2019年01月20日

ヴァインベルクについての疑問、質問に答えます 総括です

「ヴァインベルクについての疑問、質問について答えます」という題名で今まで8回に分けて書いてきました。
どうやって輸入するワインの醸造所を選び、現地では何をして、どういう基準でワインを選んでいるのか、ということについて書きました。
最後に補足とまとめというような形でしめます。

自分が好みであるから、というだけでなく、日本のみなさまに知ってもらいたい、紹介したいワインを選んで輸入しているのですが、その基準はあまり枠にとらわれてはいないということを書いていきました。
それでも、色々なタイプを紹介したいのでなるべく同じようなタイプばかりには考えています。現在、定期的に輸入をしている醸造所は10ヶ所となりました。生産地域がばらけていてそれだけでも広がりができています。地域の一ヶ所だけでその生産地域の特性が見えるわけではないのですが、それぞれの地域で異なっているということがヴァインベルクの今のラインナップでわかっていただけると考えています。


ワインスクールやセミナーなどでは、産地や品種ごとに説明していくと思うのですが、そのやり方だとドイツワインの魅力があまり見えてこないと考えています。ドイツでは各産地で同じ品種でワインが造られていたりするので、それぞれの産地として説明する場合にはわかりやすく異なるワイン、そしてその地域でよくあるようなものでないと紹介することができません。しかしそれではドイツワインの良さはなかなか見えてこないとお思うのです。土地、気候があり、生産者が心を込めて気を使って栽培し収穫し醸造してできたワインには、それぞれの個性があります。なので、典型的なタイプの紹介だけでは魅力は伝わらないのです。土地の特徴は造り手によっていいワインとなるので、土地の特徴だけでなワインをとらえるのはナンセンスだと考えています。産地ごとに品種や味わいの特徴は異なるのですが、その味わいがその産地の代表などということはあまり意識せず、その土地だからこそのいいワインということで、ヴァインベルクでは選び紹介しています。
ワインによっては、その土地らしい味わい、などと感じるものもあるのですが、それは結果としての感想なのです。

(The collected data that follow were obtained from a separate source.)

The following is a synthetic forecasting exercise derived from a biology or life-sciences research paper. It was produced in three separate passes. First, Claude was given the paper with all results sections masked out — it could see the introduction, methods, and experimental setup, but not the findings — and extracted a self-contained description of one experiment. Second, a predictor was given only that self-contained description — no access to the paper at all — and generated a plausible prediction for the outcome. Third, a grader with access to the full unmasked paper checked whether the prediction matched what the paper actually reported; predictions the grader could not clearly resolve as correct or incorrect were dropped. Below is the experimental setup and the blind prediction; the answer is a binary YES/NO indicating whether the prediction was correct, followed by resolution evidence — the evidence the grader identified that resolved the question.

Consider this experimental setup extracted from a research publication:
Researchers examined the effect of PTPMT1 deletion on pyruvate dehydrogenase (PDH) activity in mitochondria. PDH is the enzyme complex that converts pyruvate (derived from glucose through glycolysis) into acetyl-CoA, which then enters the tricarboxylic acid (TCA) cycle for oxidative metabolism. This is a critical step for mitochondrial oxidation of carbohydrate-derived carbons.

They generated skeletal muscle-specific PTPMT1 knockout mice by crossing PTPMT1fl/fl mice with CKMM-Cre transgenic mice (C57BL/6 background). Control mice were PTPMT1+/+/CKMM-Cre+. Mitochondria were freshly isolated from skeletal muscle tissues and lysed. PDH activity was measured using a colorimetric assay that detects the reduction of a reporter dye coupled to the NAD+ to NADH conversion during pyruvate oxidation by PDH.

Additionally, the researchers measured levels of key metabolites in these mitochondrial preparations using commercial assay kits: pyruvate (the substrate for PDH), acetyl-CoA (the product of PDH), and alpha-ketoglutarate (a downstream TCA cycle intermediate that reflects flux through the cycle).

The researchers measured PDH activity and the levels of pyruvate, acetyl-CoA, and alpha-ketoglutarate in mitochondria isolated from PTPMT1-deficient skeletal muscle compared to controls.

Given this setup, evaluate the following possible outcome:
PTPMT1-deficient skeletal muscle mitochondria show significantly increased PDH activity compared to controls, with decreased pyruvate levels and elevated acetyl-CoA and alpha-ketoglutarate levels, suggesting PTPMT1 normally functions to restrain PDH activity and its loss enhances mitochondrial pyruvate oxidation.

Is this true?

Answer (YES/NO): NO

今回の一連の話では土壌についてはあまり書きませんでしたが、土壌の違いによってワインのキャラクターが異なる、というのはドイツワインでは重要な要素です。土壌だけでキャラクターが形成させれているのではないのですが、スープなどで出汁の素材が変わることによってキャラクターが異なるようにドイツワインでは土壌の違いはあきらかんい影響があります。しっかり造っているワインこそ、土壌によって違いが出てきます。
同じ産地の中でも隣の畑でも土壌が異なればキャラクターが変わってきますし、産地が異なっても同じ土壌だと似たようなワインだと感じることがあります。なので、産地の区別よりも、土壌ということを意識することがドイツワインでは大事なことだと考えています。
それぞれの土壌の特性を理解してほしい、というよりは、土壌によってタイプが異なる、ということを感じていただきたいので、ヴァインベルクのワインの説明では土壌についてふれていることが多いです。
取引している生産者では異なる土壌でそれぞれにワインを造っているところがあり、商品名にも土壌を書いているところもあります。そういうったワインを比較してお飲みいただけると違いという部分も感じていただけると思います。
違うことが大事、というよりはそれぞれの魅力がありますので好みで選ばれる中での幅が広がっていると思うのです。飲食店などでは片方だけ扱っているところもあったりしますしそれはかまわないのです。多様性を示し、その中で選んでいただく、というのが輸入業者、酒販店とのしての役割ですので。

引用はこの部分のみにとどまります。